Thursday, July 10, 2008

What is the benefit of bilingual education?


In my experience, first-grade students who don't speak English can learn basic English rapidly, and can learn to read basic English just as rapidly.

But soon they hit a wall.

They can't keep up with instruction because they don't have the advanced vocabulary that native English speakers have developed at home. The English learners don't understand the concepts that are being taught, and don't gain the thinking skills they need.

I believe these skills need to be taught in Spanish while the students are learning English vocabulary and grammar. Kids will naturally be able to use their thinking skills in any language, and will catch up to grade level in English as long as their instruction is of a consistently good quality.

Children learn languages rapidly; they seem to be hard-wired for grammar and vocabulary acquisition. Unfortunately, the same is not true for more complex thinking skills. One of the unfortunate characteristics of poor families of any color is that adults tend to talk less to their children. Teachers need to teach kids to think, but it doesn't do much good to talk to kids in a language they don't understand.

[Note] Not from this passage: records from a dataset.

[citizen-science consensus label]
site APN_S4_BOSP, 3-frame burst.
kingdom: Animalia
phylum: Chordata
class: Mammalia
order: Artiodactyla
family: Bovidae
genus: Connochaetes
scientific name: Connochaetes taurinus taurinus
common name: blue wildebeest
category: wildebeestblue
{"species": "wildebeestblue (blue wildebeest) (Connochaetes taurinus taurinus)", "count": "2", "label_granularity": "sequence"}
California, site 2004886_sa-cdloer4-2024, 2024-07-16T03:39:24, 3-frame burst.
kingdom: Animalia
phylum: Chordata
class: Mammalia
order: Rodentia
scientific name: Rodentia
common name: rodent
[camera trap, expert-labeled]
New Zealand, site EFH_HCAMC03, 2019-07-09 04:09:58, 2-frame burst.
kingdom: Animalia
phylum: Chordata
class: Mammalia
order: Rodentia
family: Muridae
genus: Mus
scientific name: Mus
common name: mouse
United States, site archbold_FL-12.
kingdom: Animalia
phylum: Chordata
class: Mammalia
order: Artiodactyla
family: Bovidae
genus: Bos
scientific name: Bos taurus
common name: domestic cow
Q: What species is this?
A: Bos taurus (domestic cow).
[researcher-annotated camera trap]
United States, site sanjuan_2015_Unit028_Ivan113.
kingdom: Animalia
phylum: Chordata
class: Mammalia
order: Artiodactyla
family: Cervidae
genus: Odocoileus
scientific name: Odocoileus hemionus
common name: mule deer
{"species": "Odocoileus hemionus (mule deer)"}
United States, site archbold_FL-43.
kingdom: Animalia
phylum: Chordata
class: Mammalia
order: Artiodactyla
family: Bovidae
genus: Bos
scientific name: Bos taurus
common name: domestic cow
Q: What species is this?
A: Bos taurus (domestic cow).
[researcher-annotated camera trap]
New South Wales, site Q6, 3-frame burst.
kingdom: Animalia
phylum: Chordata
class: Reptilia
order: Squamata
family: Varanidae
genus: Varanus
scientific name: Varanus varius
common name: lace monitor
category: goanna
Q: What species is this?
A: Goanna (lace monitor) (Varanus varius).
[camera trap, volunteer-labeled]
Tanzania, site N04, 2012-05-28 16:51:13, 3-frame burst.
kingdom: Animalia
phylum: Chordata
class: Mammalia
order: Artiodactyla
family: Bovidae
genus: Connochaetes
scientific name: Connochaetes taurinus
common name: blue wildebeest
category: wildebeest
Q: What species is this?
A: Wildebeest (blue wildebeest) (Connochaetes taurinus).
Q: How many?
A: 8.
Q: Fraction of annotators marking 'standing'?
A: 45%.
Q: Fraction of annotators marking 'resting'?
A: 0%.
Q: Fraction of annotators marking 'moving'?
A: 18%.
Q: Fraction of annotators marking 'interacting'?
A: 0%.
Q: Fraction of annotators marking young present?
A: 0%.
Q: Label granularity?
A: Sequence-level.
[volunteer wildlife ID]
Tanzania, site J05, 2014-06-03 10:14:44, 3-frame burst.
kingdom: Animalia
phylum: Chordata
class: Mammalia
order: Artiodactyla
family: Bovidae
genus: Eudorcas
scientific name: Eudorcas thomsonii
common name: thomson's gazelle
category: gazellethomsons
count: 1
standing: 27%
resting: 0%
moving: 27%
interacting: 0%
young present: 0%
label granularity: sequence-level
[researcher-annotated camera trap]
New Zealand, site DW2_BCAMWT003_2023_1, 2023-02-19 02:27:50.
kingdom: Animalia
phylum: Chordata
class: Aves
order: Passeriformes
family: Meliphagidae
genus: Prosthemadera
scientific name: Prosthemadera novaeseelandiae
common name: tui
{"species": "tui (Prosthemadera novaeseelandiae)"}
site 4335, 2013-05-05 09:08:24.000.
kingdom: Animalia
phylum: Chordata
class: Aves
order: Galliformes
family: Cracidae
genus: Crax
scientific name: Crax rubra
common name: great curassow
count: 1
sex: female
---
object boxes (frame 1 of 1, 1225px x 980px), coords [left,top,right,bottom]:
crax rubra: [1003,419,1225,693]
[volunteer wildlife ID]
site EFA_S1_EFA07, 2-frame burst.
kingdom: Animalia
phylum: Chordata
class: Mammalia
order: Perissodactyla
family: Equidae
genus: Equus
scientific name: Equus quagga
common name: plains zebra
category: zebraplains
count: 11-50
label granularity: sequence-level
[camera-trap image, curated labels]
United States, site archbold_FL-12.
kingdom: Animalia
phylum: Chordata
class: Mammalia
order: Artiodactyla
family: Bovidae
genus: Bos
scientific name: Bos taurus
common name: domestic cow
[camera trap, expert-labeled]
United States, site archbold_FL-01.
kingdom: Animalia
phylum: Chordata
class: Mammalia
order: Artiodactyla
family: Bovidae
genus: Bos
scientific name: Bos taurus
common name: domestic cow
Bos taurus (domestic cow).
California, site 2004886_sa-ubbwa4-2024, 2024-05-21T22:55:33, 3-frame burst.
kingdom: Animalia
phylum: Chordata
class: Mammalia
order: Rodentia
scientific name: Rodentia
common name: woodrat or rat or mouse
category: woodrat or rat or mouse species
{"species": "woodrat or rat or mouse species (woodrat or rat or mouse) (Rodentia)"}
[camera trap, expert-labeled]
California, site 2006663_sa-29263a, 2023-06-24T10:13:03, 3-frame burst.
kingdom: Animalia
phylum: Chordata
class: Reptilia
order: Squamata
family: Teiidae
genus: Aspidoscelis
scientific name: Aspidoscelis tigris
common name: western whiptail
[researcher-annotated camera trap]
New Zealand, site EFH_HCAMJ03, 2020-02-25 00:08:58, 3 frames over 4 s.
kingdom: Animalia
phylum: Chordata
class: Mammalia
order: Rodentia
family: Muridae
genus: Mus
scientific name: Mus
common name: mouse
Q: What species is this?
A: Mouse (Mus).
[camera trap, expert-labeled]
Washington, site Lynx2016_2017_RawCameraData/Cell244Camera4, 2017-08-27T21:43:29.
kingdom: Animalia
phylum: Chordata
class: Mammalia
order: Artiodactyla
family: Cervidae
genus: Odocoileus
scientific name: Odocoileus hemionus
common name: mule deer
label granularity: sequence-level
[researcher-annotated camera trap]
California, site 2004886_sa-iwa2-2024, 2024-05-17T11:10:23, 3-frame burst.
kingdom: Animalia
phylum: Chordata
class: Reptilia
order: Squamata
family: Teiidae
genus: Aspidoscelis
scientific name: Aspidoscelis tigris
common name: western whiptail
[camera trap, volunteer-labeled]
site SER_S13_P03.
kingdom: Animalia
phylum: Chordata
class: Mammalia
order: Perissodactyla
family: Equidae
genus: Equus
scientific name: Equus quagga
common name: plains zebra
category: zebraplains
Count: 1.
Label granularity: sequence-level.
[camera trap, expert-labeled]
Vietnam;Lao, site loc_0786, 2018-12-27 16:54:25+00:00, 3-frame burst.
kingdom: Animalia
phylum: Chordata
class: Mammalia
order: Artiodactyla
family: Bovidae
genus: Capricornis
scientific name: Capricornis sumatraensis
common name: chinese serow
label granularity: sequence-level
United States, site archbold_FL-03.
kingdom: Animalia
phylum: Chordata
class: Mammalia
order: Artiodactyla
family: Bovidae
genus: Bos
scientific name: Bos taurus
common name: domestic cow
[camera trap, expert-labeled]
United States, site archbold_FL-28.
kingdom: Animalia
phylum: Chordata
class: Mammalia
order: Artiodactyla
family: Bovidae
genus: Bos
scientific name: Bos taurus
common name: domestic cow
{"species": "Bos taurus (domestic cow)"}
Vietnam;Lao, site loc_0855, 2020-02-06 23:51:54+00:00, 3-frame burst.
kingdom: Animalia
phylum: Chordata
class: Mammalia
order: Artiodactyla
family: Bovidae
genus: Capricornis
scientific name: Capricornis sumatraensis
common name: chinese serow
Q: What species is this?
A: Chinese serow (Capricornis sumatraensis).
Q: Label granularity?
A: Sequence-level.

Why not get kids to operate on a higher level in the language they understand at the same time that kids are acquiring a second language? It takes more than the ability to speak English to get a good job; people who speak only English end up as ditch-diggers, too.

Why don't Hispanic immigrants assimilate the way other immigrant groups did? A few years back I was distressed to read that many second and third generation Hispanic immigrants are less successful in school than their parents were. I think this is a result of our failure to teach higher-level skills to the first generation that comes here. Sure, they learned basic English, but they didn't get the whole package, the critical thinking skills and love of learning that needs to start early if we want children to become part of our advanced technological society. And neither did their children.

Robert Samuelson of Newsweek recently wrote about a UCLA study: "Compared with their parents, the children of immigrants did make progress, Telles and Ortiz found. Incomes increased; English-language skills spread; intermarriage rose. But after the first generation, gains were grudging. Third-generation Mexican-Americans were only 30 percent as likely as non-Hispanics to have completed college. In the fourth generation, about 20 percent still had incomes below the government poverty line...Because government policies might mute these problems, they ought to be subjects of campaign debate."